CWE-20 The product receives input or data, but it does not validate or incorrectly validates that the input has the properties that are required to process the data safely and correctly.
Attack-Flow Graph
AI Powered Q&A
Can you explain this vulnerability to me?

CVE-2025-47281 is a Denial of Service (DoS) vulnerability in Kyverno versions 1.14.1 and below. It occurs because Kyverno improperly handles JMESPath variable substitutions when an attacker with permissions to create or update policies crafts expressions using the {{@}} variable combined with an invalid JMESPath function. This causes a nil value to be substituted into the policy structure. When internal functions like getValueAsStringMap expect string values but receive nil, a panic occurs due to a type assertion failure, crashing Kyverno worker threads and the reports controller pod. This leads to degraded performance or complete admission controller crashes, blocking resource deployment. The issue is fixed in version 1.14.2. [1]


How can this vulnerability impact me? :

This vulnerability can cause Kyverno's admission controller worker threads and reports controller pod to crash repeatedly. In Audit mode, this results in degraded performance and potential exhaustion of worker threads, but the main admission controller pod remains running.
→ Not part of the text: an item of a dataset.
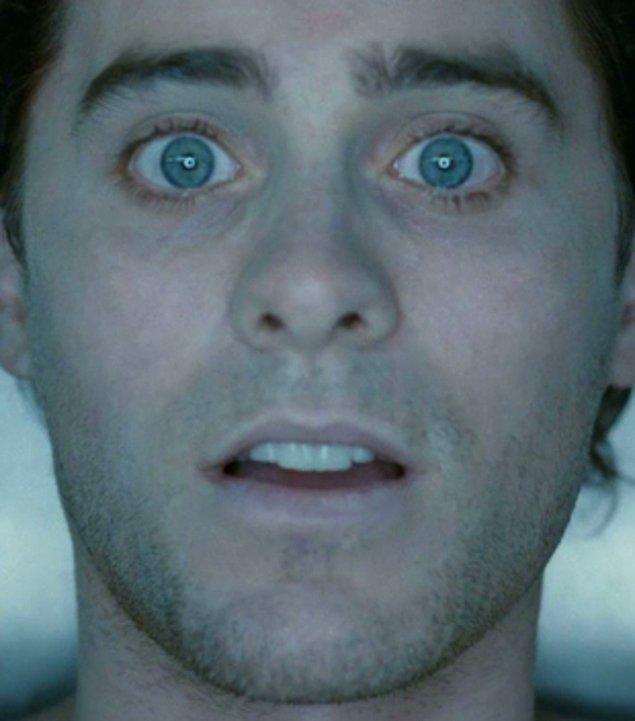 Jared Leto - Bay Hiçkimse / Mr. Nobody (2009)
In Enforce mode, the entire admission controller crashes, causing admission requests to fail and effectively blocking resource deployment. Additionally, the reports controller pod crashes and restarts continuously, halting background policy scanning and report generation. This leads to denial of service and unavailability of Kyverno's policy enforcement and reporting features. [1]


How can this vulnerability be detected on my network or system? Can you suggest some commands?

This vulnerability can be detected by monitoring Kyverno admission controller and reports controller pods for crashes or repeated restarts. Specifically, look for panic logs related to type assertion failures in getValueAsStringMap, indicating nil values where strings are expected. Detection can also involve checking for the presence of malicious or malformed ClusterPolicy or Policy resources that use the {{@}} variable combined with invalid JMESPath functions (e.g., {{@ | non_existent_function}}). Commands to detect this might include kubectl commands to check pod status and logs, such as: 1) kubectl get pods -n kyverno -w to watch for pod restarts/crashes; 2) kubectl logs <admission-controller-pod> -n kyverno | grep panic to find panic stack traces; 3) kubectl get clusterpolicy,policy -o yaml | grep -A 5 '{{@ |' to find policies with suspicious JMESPath expressions. These steps help identify if the vulnerability is being exploited or causing instability. [1]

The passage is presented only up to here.